No matter; we have always been able to get rides.
Today, it was a matter of three different cars. The first, took us from the hotel to Pinkham's Notch Visitor's Center where we dropped our stuff off to pick up later in the day. The second took us from Pinkham's Notch to the Mountain Washington Auto Road. (and it turned out to be from the White Mountain Hostel, where we were spending the next night!) The third car was a couple of guys going up to the top of Mount Washington for a ham radio event. There are signs posted everywhere on the road strictly prohibiting hitchhiking, but nobody seemed to care that we were blatantly ignoring those signs.
We got to the top of Mount Washington and were able to get our picture taken at the summit sign, which was crowded with a line at least 30 deep the day before. (call me nuts, but I don't think you've earned the right to take your picture at the sign when you DROVE up. Just sayin')
It is a tradition for thru-hikers to moon the train as it goes by. But I'm more about spreading love and goodwill, not glimpses of my mosquito bitten bottom. We opted to wave instead. And I'm sure the passengers are eternally grateful. (Us mooning them may have been more traumatic than rolling backwards down the hill at breakneck speed!)
Unfortunately, my synopsis of the morning as "slow" was about to get put into perspective. From the hut, we went up to the summit of Mt. Madison and then descended to the notch.

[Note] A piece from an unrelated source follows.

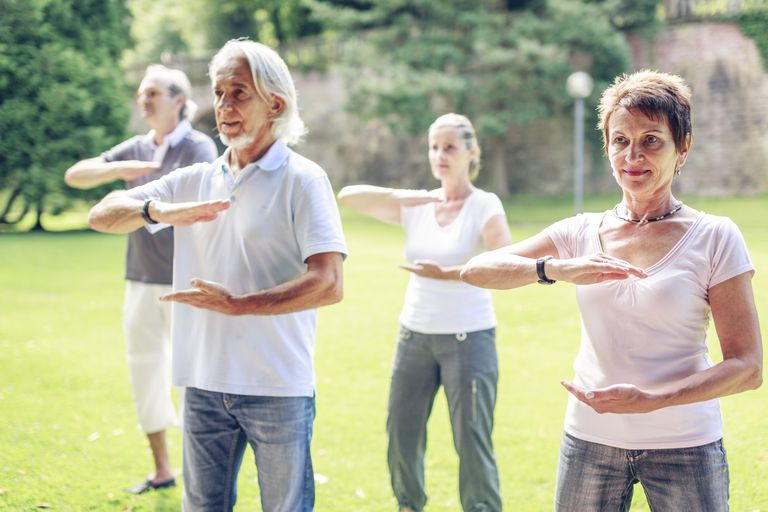 Middle age people doing tai chi outdoors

I had thought the morning was rocky and slow. I hadn't seen anything. Mt. Madison was also covered with boulders. And loose scree. So careful foot placement was paramount. It was agonizingly slow. We got to a marker on the trail and I nearly lost my mind. "Three miles? THREE MILES?? That took us almost three HOURS!" Yes, slack pack or no, we were averaging just over 1 mile per hour since the hut. It was torture.
I guess Subaru felt the same way, because after a brief sustenance break at the sign, he took off like a cog-train plummeting backwards down a mountain. I was practically running to keep up with him. Over roots, over rocks, through streams, up and down hills. After smashing my shin on a rock for the forth or so time, I finally yelled at him to slow down. I mean, 1 mile per hour is ridiculously slow, but we don't have to try to go for 5 miles per hour to make up time. Just chalk it up to the White Mountains trying to show us who is in charge.
At long last, we made it to Pinkham Notch and called the shuttle from White Mountain Hostel to pick us up.
For only a 13 mile slack pack, we were much more exhausted than I had anticipated.
Fortunately, we had hot showers, warm beds, clean sheets, and a hostel so pristine you could have eaten off the floor awaiting us. We did a resupply in town, ate, and fell into bed for a well deserved night's sleep.